## PySpark训练word2vec实现内容相似推荐

实现步骤：
1. 获取文章列表数据，包括ID、标题、内容
2. 使用jieba实现中文分词
3. 送入pyspark实现word2vec的训练，得到文章向量
4. 对于输入的ID，计算最相似的文章列表

### 1. 获取数据

In [1]:
import pandas as pd

In [2]:
import json

In [3]:
# SELECT id,post_title,post_content FROM `wp_posts` WHERE post_status='publish' and post_type='post'
with open("./datas/wp_posts.json") as fin:
    data = json.loads(fin.read())

In [4]:
df = pd.DataFrame(data[2]["data"])
df.head(3)

Unnamed: 0,id,post_title,post_content
0,78,JavaScript对Select的子元素Option的操作,"<ul>\r\n\t<li>\r\n<h3 style=""color: red;"">java..."
1,83,当用header方法输出内容时出现“Cannot modify header informa...,<h3>&nbsp;&nbsp;&nbsp; 解决方法有2种：</h3>\r\n<ol>\r...
2,85,linux下禁止机箱蜂鸣方法,1、在图像界面下 ，注意，是图形界面下，即使在图像界面下按快捷键出现的虚拟终端里\r\n\r...


#### 把网页内容的HTML去除

In [5]:
import re 
from bs4 import BeautifulSoup

def clean_post_cont(x):
    soup = BeautifulSoup(x, 'html.parser')
    result = soup.get_text()
    return re.sub(r"\r|\n|\t", "", result)

df["post_content"] = df["post_content"].map(clean_post_cont)

In [6]:
df.head(3)

Unnamed: 0,id,post_title,post_content
0,78,JavaScript对Select的子元素Option的操作,javascript_删除所有select下面的option的方法//增加之前删除所有opt...
1,83,当用header方法输出内容时出现“Cannot modify header informa...,解决方法有2种：使用ultraEditor打开该文件，然后变成utf-8编码，就会发...
2,85,linux下禁止机箱蜂鸣方法,1、在图像界面下 ，注意，是图形界面下，即使在图像界面下按快捷键出现的虚拟终端里用xset ...


### 2. 使用jieba实现中文分词

pip install jieba

In [7]:
import jieba

In [8]:
def do_cut_words(param_df):
    # 标题加上关键词，是整个待分词的句子
    sentence = param_df["post_title"]+","+(param_df["post_content"])
    # 调用分词
    words = list(jieba.cut(sentence))
    # 做过滤，变成小写
    result = []
    for word in words:
        if not word or len(word)==0 or len(word)==1: 
            continue
        word = word.lower()
        result.append(word)
    return " ".join(result)

df["words"] = df.apply(do_cut_words, axis=1)

Building prefix dict from the default dictionary ...
Loading model from cache /tmp/jieba.cache
Loading model cost 0.731 seconds.
Prefix dict has been built successfully.


In [9]:
df.head(5)

Unnamed: 0,id,post_title,post_content,words
0,78,JavaScript对Select的子元素Option的操作,javascript_删除所有select下面的option的方法//增加之前删除所有opt...,javascript select 元素 option 操作 javascript 删除 所...
1,83,当用header方法输出内容时出现“Cannot modify header informa...,解决方法有2种：使用ultraEditor打开该文件，然后变成utf-8编码，就会发...,当用 header 方法 输出 内容 出现 cannot modify header inf...
2,85,linux下禁止机箱蜂鸣方法,1、在图像界面下 ，注意，是图形界面下，即使在图像界面下按快捷键出现的虚拟终端里用xset ...,linux 禁止 机箱 蜂鸣 方法 图像 界面 注意 图形界面 即使 图像 界面 快捷键 出...
3,87,硬盘分区表丢失、修复大事记--分区表修复利器testdisk,今天是2009年11月14日，就在刚才，我找回了前几天丢失分区表的硬盘分区，特此记录。

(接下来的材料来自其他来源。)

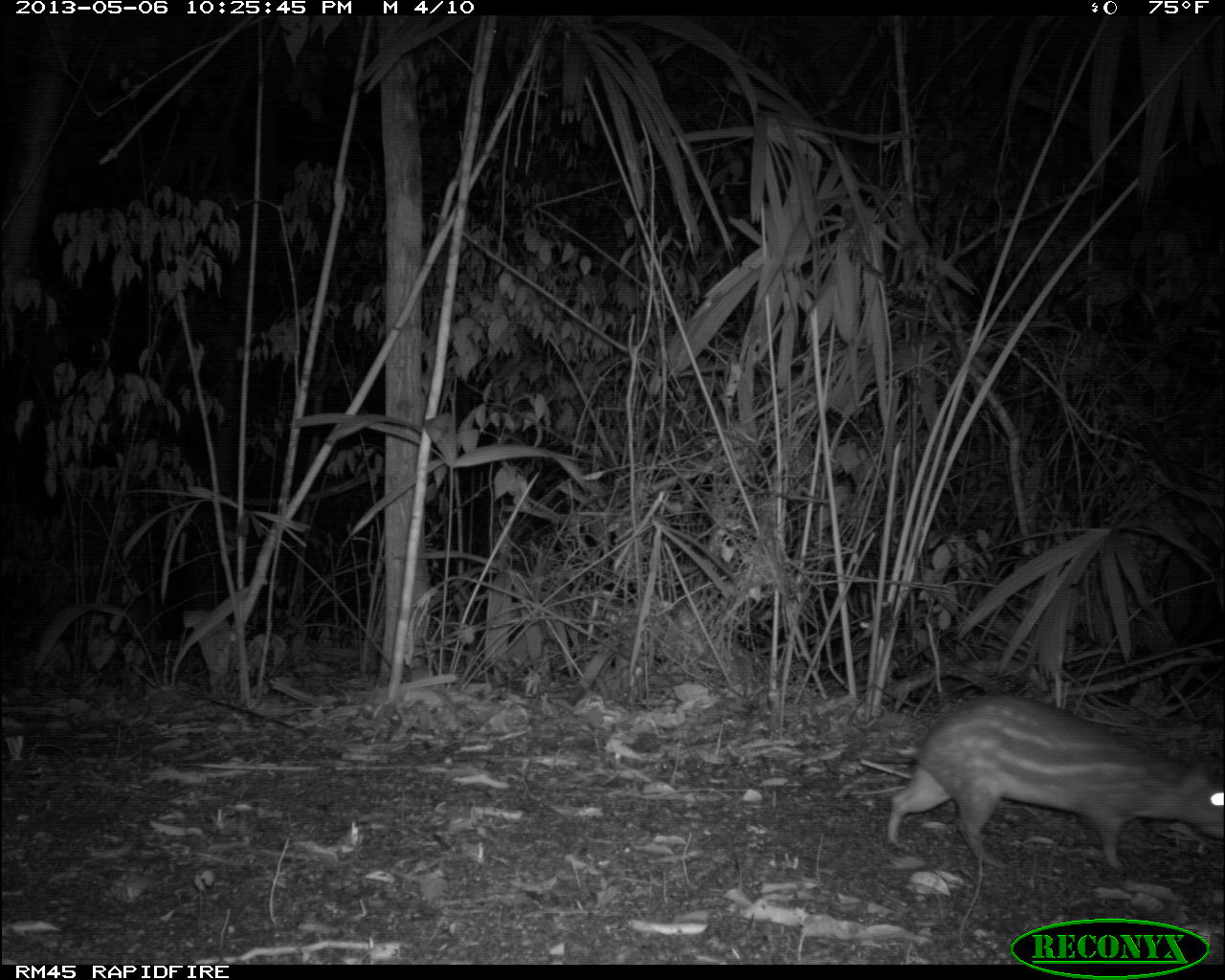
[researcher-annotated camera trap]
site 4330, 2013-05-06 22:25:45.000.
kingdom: Animalia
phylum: Chordata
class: Mammalia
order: Rodentia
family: Cuniculidae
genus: Cuniculus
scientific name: Cuniculus paca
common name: lowland paca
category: agouti paca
Agouti paca (lowland paca) (Cuniculus paca), count 1.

事件起...,硬盘分区 丢失 修复 大事记 -- 分区表 修复 利器 testdisk 今天 2009 1...
4,91,vi编辑器命令,vi编辑器的文字说明模式：命令模式，编辑模式，末行模式。切换方式：命令模式→i→编辑模式，编...,vi 编辑器 命令 vi 编辑器 文字说明 模式 命令 模式 编辑 模式 末行 模式 切换 ...


In [10]:
# 保存成CSV
df[["id", "post_title", "words"]].to_csv("./datas/crazyant_blog_articles_wordsegs.csv", index=False)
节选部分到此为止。